CW: Lenovo tied up with EMC last year to boost their server and storage business? What business implications did it have for the channel?
Agarwal: It's still an evolving process. Some parts of the relationship have been initiated and for some parts, research and development is going on to develop the particular portfolio. Globally, we have already started selling Iomega products and it's totally sold through our channel partners. We have roped in new partners to sell these products and we have started to push the Iomega brand in India in a big way.
Also at the same time, our legacy partners will get a new product to sell which is going to be an expansion of their footprint. These partners will be able to give us new customers from newer markets areas in India.

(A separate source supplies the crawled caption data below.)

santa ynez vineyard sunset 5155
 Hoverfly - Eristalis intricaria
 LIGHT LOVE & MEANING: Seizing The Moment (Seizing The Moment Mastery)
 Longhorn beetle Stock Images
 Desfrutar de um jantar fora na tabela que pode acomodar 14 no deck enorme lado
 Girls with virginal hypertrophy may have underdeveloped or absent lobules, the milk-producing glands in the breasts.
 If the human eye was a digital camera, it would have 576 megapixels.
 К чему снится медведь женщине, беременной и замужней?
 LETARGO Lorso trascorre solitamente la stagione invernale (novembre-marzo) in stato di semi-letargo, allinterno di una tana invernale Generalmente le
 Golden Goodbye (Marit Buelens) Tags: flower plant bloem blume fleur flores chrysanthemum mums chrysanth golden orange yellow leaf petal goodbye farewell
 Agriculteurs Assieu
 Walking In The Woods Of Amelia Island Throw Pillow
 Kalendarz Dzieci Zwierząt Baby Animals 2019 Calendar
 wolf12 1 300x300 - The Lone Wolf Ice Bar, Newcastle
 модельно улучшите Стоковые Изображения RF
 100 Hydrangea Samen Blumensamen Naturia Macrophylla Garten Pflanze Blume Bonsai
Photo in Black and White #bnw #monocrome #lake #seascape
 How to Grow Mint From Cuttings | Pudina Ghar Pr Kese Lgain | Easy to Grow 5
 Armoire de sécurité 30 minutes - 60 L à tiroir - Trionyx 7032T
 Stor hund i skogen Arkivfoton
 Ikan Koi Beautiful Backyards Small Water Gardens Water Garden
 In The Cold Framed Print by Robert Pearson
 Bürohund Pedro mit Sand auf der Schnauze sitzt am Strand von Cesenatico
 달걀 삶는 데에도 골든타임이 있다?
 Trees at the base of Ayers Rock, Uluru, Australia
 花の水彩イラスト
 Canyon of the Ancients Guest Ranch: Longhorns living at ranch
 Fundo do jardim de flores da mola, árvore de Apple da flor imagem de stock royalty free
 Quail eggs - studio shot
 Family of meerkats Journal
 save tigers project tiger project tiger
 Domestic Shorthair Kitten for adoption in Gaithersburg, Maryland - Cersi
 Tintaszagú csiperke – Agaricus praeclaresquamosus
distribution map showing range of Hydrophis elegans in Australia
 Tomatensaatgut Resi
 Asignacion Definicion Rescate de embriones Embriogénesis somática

CW: Has Microsoft antagonized its OEM partners such as Lenovo with its decision to build its own hardware?
Agarwal: There is no place for anger or antagonism in business. But the interesting part lies in the whole paramount of change that the whole industry has gone through. The success of behemoths like Apple has forced folks like Google and Microsoft to go into hardware apart from software. Whether they will succeed or not is yet to be seen. But as of now we are not planning in that direction and our declared agenda is not to get into services and software.
Also, Microsoft's Surface sales has not affected us and more so because there is a lot of ambiguity on the release of Surface in India. But having said that, it's difficult to predict how successfully they will be able to handle software and hardware together.
CW: But having said that don't you think your Chromebook designed for the education market is a direct fallout from Microsoft windows 8. Would steps like these among vendors like yours help take advantage of Microsoft's weakness as a software giant?
Agarwal: To be honest, it is. But we do not look at Microsoft as a competitor but as a partner.
CW: Do you think Lenovo deciding to drop the Iomega brand name on joint EMC products would augur well for the partners as the name was associated with the consumer level products?
Agarwal: That's not true. We are presently selling Iomega under the brand name itself. We are not removing the brand name. It is a good brand for storage and for small businesses and consumers; we would want to leverage that. In the short term, it would not kill the Iomega brand.